The star power of Michael Peña and Lizzy Caplan caught my attention and made me choose this film over others. Both of them deliver pretty decent performances here, considering the material they have to work with. There’s a certain tone to this film that would make it understandably discomforting and lacking, and to earn the “b-movie” moniker, but without the inference that the film is “so bad it’s good.” No, this film is just simply good. The premise is a bit uninspired: Pena is a factory worker who suffers from nightmares of an impending alien invasion. His wife (Caplan) is sympathetic, but his refusal to seek help is putting a strain on their relationship and family, as he becomes increasingly distant to his two daughters. I wanted to mention here that he has a waking nightmare too while at work, where he passes out for an indeterminate amount of time, gets up and goes home without any reprimand or really, anyone at work even noticing that he was gone or suffering for any length of time. I can’t discern if this alternate reality represents an accommodating workplace where employees can freely sleep on the job as long as the work gets done or if it comments on apathetic employers and culture.
Regardless, you can quickly see where this thing is going and you would be forgiven for thinking so: I’ve already forgiven myself for dismissing the movie halfway through, as it really does come alive in the last quarter. While I anticipate some level of twist in my b-movie sci-fi, I wasn’t expecting the core themes to really come alive in such a way as they did near the end here. I typically call out science fiction films for their strong openings and weak endings, but I think Extinction here, does the opposite and really impressed me with a strong finish.

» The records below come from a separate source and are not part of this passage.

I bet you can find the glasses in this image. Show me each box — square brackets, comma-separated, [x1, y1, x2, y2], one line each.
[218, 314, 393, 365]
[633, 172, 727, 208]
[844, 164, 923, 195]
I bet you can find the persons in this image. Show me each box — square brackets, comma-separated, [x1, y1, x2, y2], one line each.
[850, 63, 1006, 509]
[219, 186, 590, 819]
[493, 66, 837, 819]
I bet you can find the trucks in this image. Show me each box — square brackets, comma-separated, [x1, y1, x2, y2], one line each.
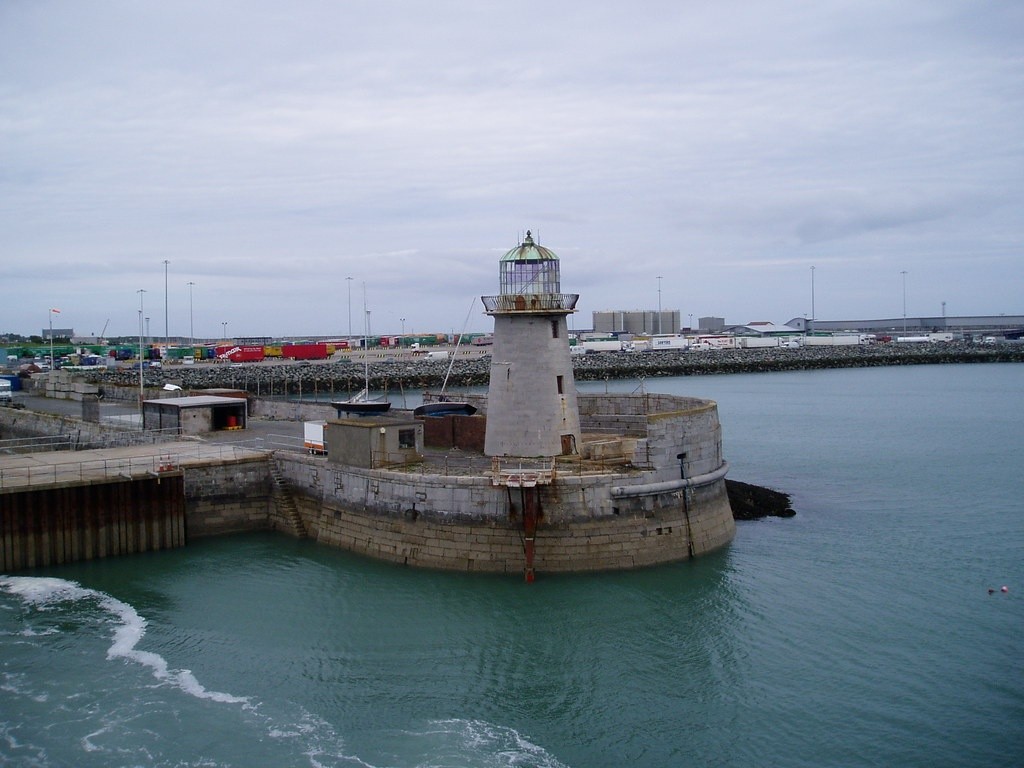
[625, 343, 646, 353]
[688, 343, 709, 352]
[423, 351, 449, 361]
[411, 343, 429, 356]
[780, 342, 798, 348]
[568, 346, 585, 355]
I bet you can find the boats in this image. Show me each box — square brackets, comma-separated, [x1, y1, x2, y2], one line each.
[331, 389, 391, 414]
[413, 401, 477, 421]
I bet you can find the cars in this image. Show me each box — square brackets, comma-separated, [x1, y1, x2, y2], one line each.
[985, 337, 995, 343]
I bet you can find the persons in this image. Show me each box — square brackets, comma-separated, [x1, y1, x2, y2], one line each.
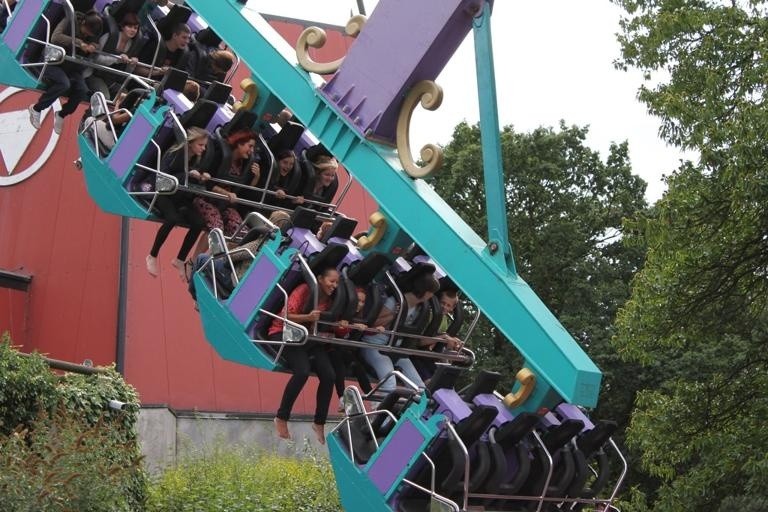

This could work against the film, I suppose, as it’s a big ask of the audience to ride along as long as they do with such mediocrity until things really pick up, but it was worth the wait.
From a technical aspect, this movie did just fine as well: it maintains a certain low-budget aesthetic throughout, but the special effects are well executed here and the editing doesn’t attempt to mask haphazard action sequences with nauseating camera work. It’s the opposite here, where Pena and Caplan are regular folk: they run, they take cover and they get injured – there’s no impossible feats of dexterity or strength on display, which makes me appreciate the film for being a bit grounded in its presentation.
When compared to much of the sci-fi content lurking in the depths of streaming services, Extinction could have been far worse. Yet, it surpassed my expectations and deserves the 3 out of 5 stars I’m awarding it. There are hidden treasures to be found, and this film might just be one of them.